Suppose a very small areas, dS, is considered anywhere on the surface of our
imaginable box. Let us represent dS by a vector pointing away from the box and
always perpendicular to the surface. The electric field, E, in the middle of
our tiny surface element may or may not be parallel to the dS. But it always
has a parallel component equal to E*cos(THETA), where THETA is the angle
between E and dS. The flux element dF is defined as a product E*dS*cos(THETA).
Those familiar with vector algebra would probably prefer to say it is a dot
product of two vectors, E and dS. But that is not essential. Note that
cos(THETA) is negative when THETA is larger that 90 degrees, that is when the
direction of E is "into the box".

Also note that our imaginable closed surface can have any shape; it does not
have to be a rectangular box. In principle nothing prevents us from
subdividing the entire surface area into a large number of tiny dS elements,
to calculate the dF at each of them and add all flux elements dF. By doing
this we would calculate the total flux F. By definition the sum of dF is the
total flux F. Here is the most simple illustration, it is a spherical box with
a charge Q in the center. It is clear that in this case all vectors E are
identical in magnitude and that each cos(THETA) is either +1 or ?1. For that
reason the total flux is simply the product E and the area of our sphere
(4*Pi*r^2). The product is positive when E lines are "flowing out of the
sphere" (that is when Q is positive) and negative when they "flow into our
spherical box" (negative Q).

We want to calculate F for this simple case, that is for a point charge Q at
the center of a sphere of radius r. The magnitude of E at any surface element
is E=k*Q/r^2, where k=1/(4*Pi*eps_o), as usual. This leads to:

Q Q
F = 4*Pi*r^2 * ---------------- = -----
4*Pi*eps_o*r^2 eps_o

Note that 4*Pi*r^2 canceled; it means that the theorem is valid for a sphere
of any radius. Also notice that F is positive when Q is positive and negative
when Q is negative. This remarkable relation between a single charge Q,
located in the center of a sphere, and the flux of the electric field E
through a surface of that sphere, is an illustration of Gauss theorem.

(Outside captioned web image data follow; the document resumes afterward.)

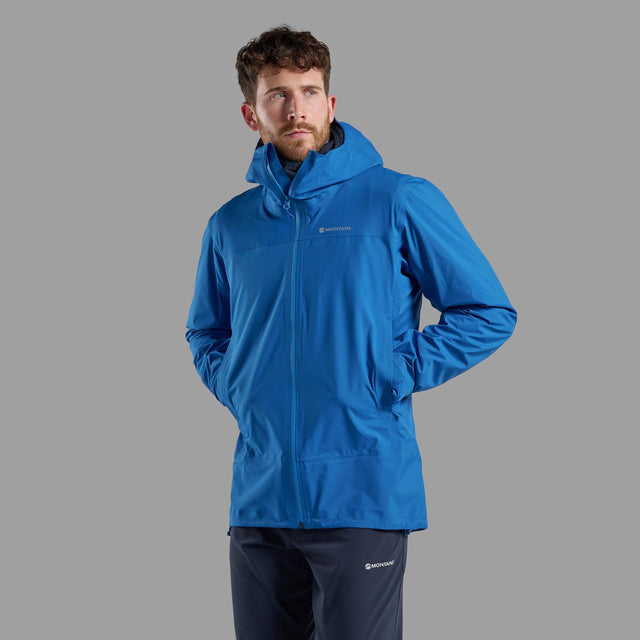 Cetus Waterproof Jacket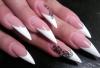 Наращивание ногтей и маникюр и педикюр превью 511867.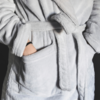 Bathrobes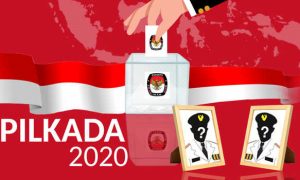 Penundaan Pilkada Melanggar Hak Konstitusional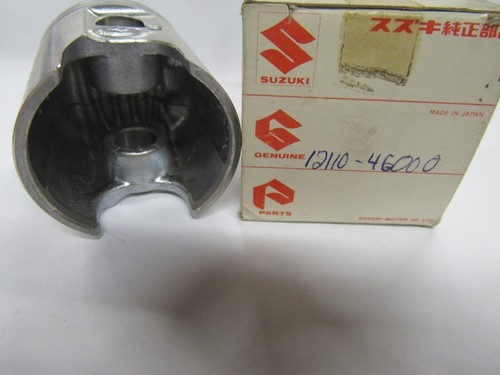 Nos new oem original suzuki - oem,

It turns out that the theorem can be generalized to a closed surface of any
kind, for example, egg-shaped, and for an arbitrary location of a charge
inside that surface. The formal mathematical proof of this can be found in
many textbooks. Next consider several charges, Q1, Q2, Q3, etc. located inside
an enclosed region. In that case

F=F1+F2+F3+etc. = Q1/eps_o + Q2/eps-o + Q3/eps_o + etc.

This shows that the first formulation of Gauss law remains valid for many
charges, provided Q is the algebraic sum of individual charges. Charges
outside an enclosed region do not contribute to the net flux through a
surrounding closed surface. Some people prefer to say Gauss "law" instead of
Gauss "theorem"; both references are acceptable.